──────── Document section ────────

Simulink model of a discrete-time system

This system is available as a Simulink model discrete_system.slx

open discrete_system

In words, this system scales the present input by 3/4 and adds it to the past value of the input scaled by 1/4. The notion of the past input comes about because \(x[n - 1]\) is lagging one sample value behind \(x[n]\). The term filter describes the output as an averaging of the present input and the previous input. Averaging is a form of filtering.

Signal Classifications#

Periodic#

Signals that repeat over and over are said to be periodic. In mathematical terms, a signal is periodic if:

  • Continuous signal \(x(t + T) = x(t)\)

  • Discrete signal \(x[n + N] = x[n]\)

The smallest \(T\) or \(N\) for which the equality holds is the signal period.

The sinusoidal signal we saw earlier is periodic because of the \(\mod 2\pi\) property of cosines. The signal of the sinusoid has period 0.5 seconds (s), which turns out to be the reciprocal of the frequency \(1/f_0\) Hz.

Square Wave#

This code generates a square wave.

%% A Periodic signal (square wave)
t = linspace(0, 1, 500);
x = square(2 * pi * 5 * t);

This Square wave is a 5 Hz waveform sampled at 500 Hz for 1 second

plot(t, x);
ylim([-2, 2]);
grid
title('A Periodic Signal')
xlabel('Time t (s)')
ylabel('Amplitude')

What is the period \(T\) in milliseconds?

Write your answer here





-> Launch Poll 4

Aperiodic#

Signals that are deterministic (completely determined functions of time) but not periodic are known as aperiodic. Point of view matters. If a signal occurs infrequently, you may view it as aperiodic.

This is how we generate an aperiodic rectangular pulse of duration \(\tau\) in MATLAB:

%% An aperiodic function
tau = 1;
x = linspace(-1,5,1000);
y = rectangularPulse(0,tau,x);
plot(x,y)
ylim([-0.2,1.2])
grid
title('An Aperiodic Signal')
xlabel('Time t (s)')
ylabel('Amplitude')

Random#

A signal is random if one or more signal attributes takes on unpredictable values in a probability sense.

Engineers working with communication receivers are concerned with random signals, especially noise.

%% Plot a Random Signal
plot(0.5 + 0.25 * rand(100,1))
ylim([0,1])
grid
title('Random Signal')
xlabel('Time t (s)')
ylabel('Amplitude')

────────

## [List of tasks]
**A.** In the signal classifications text, what frequency does the square wave have, and at what rate is it sampled?
**B.** Collect every line of the records that contains the string "shown", with case counting.

──────── Task input ────────

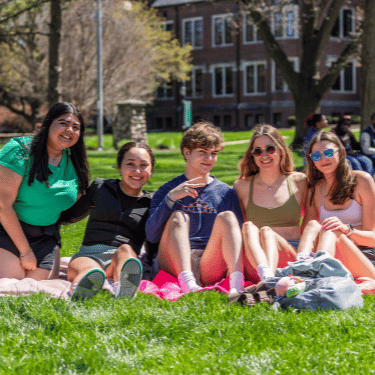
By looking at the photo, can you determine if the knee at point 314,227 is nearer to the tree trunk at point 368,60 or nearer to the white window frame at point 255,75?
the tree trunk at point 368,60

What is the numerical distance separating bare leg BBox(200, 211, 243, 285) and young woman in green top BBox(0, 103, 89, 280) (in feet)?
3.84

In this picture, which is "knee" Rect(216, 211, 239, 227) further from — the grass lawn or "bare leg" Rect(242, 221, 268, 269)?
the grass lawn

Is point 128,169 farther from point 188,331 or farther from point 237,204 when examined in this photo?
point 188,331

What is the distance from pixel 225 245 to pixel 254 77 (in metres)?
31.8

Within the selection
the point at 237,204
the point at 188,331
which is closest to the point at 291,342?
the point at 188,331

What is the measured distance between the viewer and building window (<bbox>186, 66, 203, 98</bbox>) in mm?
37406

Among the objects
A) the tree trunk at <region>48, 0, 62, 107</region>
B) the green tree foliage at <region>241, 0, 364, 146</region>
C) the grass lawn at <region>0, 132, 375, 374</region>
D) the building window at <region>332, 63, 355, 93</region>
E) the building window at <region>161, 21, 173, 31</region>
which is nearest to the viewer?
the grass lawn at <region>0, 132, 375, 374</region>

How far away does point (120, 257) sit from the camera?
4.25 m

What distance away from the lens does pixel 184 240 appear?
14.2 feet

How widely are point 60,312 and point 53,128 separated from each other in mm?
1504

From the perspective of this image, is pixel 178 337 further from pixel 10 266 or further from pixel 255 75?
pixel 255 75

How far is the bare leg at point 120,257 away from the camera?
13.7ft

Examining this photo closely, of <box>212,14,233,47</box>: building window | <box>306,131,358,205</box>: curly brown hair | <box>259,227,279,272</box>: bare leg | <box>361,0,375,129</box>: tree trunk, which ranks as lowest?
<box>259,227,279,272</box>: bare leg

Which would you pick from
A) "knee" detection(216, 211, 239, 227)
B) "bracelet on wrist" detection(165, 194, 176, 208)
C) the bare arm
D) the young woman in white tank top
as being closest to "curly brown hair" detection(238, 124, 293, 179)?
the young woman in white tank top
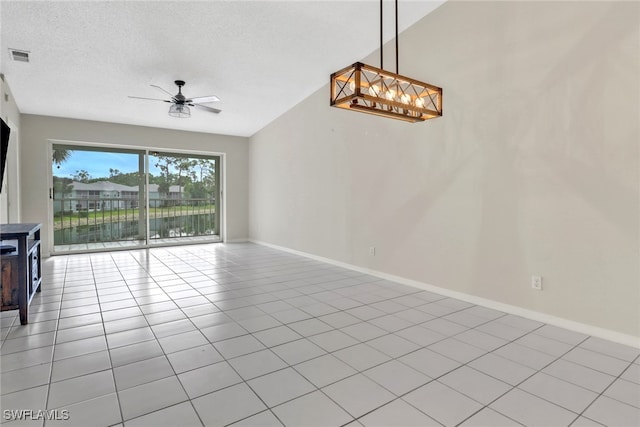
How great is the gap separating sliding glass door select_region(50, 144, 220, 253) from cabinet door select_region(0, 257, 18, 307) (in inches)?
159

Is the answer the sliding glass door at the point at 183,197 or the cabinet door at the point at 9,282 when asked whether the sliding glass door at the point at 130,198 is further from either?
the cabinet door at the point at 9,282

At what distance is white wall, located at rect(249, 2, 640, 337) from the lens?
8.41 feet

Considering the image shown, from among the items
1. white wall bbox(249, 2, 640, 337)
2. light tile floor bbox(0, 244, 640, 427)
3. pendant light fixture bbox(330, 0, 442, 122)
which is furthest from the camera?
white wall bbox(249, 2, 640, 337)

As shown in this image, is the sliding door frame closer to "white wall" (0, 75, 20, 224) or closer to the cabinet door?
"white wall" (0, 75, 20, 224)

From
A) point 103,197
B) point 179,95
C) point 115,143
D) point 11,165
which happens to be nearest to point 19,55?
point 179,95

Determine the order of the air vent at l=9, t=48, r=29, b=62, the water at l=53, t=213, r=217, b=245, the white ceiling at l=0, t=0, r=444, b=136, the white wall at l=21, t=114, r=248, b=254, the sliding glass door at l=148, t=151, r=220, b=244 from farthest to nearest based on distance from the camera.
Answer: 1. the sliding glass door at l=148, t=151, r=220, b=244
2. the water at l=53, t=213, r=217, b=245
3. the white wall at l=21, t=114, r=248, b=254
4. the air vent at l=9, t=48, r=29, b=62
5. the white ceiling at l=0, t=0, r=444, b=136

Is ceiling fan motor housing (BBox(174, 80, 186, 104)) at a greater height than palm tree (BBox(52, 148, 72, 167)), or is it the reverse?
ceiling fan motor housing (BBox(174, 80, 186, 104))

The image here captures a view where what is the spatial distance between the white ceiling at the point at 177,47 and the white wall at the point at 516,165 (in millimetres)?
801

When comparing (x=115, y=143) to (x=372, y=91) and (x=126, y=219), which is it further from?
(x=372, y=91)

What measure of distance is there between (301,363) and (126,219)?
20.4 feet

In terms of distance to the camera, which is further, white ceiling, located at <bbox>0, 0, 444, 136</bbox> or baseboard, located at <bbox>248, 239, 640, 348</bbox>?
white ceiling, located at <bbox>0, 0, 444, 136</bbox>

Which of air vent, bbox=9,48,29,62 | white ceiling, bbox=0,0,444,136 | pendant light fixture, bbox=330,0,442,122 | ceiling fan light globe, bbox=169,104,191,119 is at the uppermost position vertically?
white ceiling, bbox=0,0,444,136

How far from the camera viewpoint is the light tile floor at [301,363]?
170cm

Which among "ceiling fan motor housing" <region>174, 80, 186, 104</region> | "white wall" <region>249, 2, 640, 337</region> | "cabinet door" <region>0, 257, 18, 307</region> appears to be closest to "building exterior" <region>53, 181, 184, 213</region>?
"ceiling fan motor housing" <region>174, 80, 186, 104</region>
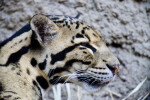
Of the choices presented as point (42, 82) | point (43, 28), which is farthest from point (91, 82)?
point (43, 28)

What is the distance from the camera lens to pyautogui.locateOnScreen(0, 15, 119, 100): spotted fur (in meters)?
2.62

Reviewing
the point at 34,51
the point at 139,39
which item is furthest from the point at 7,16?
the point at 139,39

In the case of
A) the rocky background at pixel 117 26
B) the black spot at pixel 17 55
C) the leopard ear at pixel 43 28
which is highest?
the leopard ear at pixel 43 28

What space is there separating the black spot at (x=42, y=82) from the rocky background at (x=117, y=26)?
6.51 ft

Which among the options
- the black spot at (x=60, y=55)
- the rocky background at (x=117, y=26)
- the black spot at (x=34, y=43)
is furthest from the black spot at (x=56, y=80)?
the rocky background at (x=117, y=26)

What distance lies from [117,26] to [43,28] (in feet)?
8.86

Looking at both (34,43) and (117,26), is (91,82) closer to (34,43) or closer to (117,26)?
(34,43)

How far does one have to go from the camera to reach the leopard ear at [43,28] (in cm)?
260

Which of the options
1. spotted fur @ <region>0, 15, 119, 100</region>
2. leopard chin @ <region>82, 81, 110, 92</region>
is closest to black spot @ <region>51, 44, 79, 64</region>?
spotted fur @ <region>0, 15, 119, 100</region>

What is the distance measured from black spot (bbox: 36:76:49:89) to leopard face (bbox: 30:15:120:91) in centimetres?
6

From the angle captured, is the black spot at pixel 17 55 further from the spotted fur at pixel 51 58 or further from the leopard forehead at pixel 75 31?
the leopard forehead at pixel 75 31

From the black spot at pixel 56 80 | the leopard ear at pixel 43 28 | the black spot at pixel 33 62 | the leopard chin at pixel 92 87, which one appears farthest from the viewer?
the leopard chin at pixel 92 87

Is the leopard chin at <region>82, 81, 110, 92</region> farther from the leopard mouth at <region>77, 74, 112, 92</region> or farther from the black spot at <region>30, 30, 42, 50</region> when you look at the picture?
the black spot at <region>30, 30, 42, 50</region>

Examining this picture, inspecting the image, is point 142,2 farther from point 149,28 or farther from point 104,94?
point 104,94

────────

## [Replies]
**A.** It is a 5 Hz waveform sampled at 500 Hz.

**B.**
Considering the image shown, from among the items
As shown in this image, is the sliding door frame closer to "white wall" (0, 75, 20, 224) or closer to the cabinet door?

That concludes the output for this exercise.